---- Entries provided
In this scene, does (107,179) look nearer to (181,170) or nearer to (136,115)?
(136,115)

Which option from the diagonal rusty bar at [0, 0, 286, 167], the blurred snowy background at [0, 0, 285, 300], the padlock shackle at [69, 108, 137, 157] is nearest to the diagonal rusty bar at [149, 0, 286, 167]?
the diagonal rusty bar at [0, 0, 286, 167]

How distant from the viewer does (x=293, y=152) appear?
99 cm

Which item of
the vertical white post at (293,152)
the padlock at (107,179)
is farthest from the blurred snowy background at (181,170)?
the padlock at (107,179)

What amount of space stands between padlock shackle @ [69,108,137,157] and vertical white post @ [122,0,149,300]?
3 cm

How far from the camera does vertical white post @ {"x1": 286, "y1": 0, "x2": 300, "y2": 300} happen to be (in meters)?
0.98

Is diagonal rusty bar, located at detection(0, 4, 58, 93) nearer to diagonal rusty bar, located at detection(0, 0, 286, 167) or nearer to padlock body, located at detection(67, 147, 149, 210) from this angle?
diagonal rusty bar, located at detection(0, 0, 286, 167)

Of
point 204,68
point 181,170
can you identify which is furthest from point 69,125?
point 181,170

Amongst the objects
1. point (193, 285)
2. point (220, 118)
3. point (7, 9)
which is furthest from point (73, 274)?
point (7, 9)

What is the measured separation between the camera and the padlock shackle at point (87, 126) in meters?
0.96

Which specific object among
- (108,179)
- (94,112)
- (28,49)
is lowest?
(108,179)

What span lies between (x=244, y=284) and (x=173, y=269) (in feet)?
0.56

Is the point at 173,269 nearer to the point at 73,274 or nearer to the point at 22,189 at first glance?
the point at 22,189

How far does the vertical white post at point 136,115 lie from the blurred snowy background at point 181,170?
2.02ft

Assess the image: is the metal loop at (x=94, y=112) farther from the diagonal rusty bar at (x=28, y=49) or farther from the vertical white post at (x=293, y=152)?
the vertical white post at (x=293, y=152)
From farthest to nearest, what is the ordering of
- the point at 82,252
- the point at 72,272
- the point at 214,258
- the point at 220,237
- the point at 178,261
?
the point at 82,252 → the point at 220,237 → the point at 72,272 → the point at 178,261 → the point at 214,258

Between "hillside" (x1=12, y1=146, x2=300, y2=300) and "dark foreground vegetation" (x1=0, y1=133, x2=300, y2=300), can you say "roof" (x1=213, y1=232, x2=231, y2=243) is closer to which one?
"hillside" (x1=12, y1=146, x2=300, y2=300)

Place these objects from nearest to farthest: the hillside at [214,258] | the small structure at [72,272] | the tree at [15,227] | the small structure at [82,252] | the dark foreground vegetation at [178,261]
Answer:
--------
Exercise: Turn each line of the rows above into a JSON list of strings, one string per line, and leave out the blank lines.

Problem solution:
[
  "In this scene, does (107,179) look nearer to (181,170) or nearer to (136,115)?",
  "(136,115)",
  "Which option from the diagonal rusty bar at [0, 0, 286, 167], the blurred snowy background at [0, 0, 285, 300], the padlock shackle at [69, 108, 137, 157] is nearest to the diagonal rusty bar at [149, 0, 286, 167]?",
  "the diagonal rusty bar at [0, 0, 286, 167]",
  "How distant from the viewer does (x=293, y=152) appear?",
  "99 cm",
  "Which item of",
  "the vertical white post at (293,152)",
  "the padlock at (107,179)",
  "is farthest from the blurred snowy background at (181,170)?",
  "the padlock at (107,179)",
  "What amount of space stands between padlock shackle @ [69,108,137,157] and vertical white post @ [122,0,149,300]?",
  "3 cm",
  "How far from the camera does vertical white post @ {\"x1\": 286, \"y1\": 0, \"x2\": 300, \"y2\": 300} happen to be (in meters)?",
  "0.98",
  "Is diagonal rusty bar, located at detection(0, 4, 58, 93) nearer to diagonal rusty bar, located at detection(0, 0, 286, 167) or nearer to padlock body, located at detection(67, 147, 149, 210) from this angle?",
  "diagonal rusty bar, located at detection(0, 0, 286, 167)",
  "Of",
  "point 204,68",
  "point 181,170",
  "can you identify which is furthest from point 69,125?",
  "point 181,170",
  "Amongst the objects",
  "1. point (193, 285)",
  "2. point (220, 118)",
  "3. point (7, 9)",
  "which is furthest from point (73, 274)?",
  "point (7, 9)",
  "What is the measured separation between the camera and the padlock shackle at point (87, 126) in meters?",
  "0.96",
  "Which specific object among",
  "- (108,179)",
  "- (94,112)",
  "- (28,49)",
  "is lowest?",
  "(108,179)",
  "What span lies between (x=244, y=284) and (x=173, y=269) (in feet)?",
  "0.56",
  "Is the point at 173,269 nearer to the point at 73,274 or nearer to the point at 22,189 at first glance?",
  "the point at 22,189",
  "How far does the vertical white post at point 136,115 lie from the blurred snowy background at point 181,170?",
  "2.02ft",
  "Assess the image: is the metal loop at (x=94, y=112) farther from the diagonal rusty bar at (x=28, y=49) or farther from the vertical white post at (x=293, y=152)?",
  "the vertical white post at (x=293, y=152)",
  "From farthest to nearest, what is the ordering of",
  "- the point at 82,252",
  "- the point at 72,272",
  "- the point at 214,258",
  "- the point at 220,237",
  "- the point at 178,261",
  "?",
  "the point at 82,252 → the point at 220,237 → the point at 72,272 → the point at 178,261 → the point at 214,258",
  "Between \"hillside\" (x1=12, y1=146, x2=300, y2=300) and \"dark foreground vegetation\" (x1=0, y1=133, x2=300, y2=300), can you say \"roof\" (x1=213, y1=232, x2=231, y2=243) is closer to which one?",
  "\"hillside\" (x1=12, y1=146, x2=300, y2=300)",
  "Place these objects from nearest to farthest: the hillside at [214,258] | the small structure at [72,272] | the tree at [15,227] | the small structure at [82,252] | the dark foreground vegetation at [178,261]",
  "Answer:"
]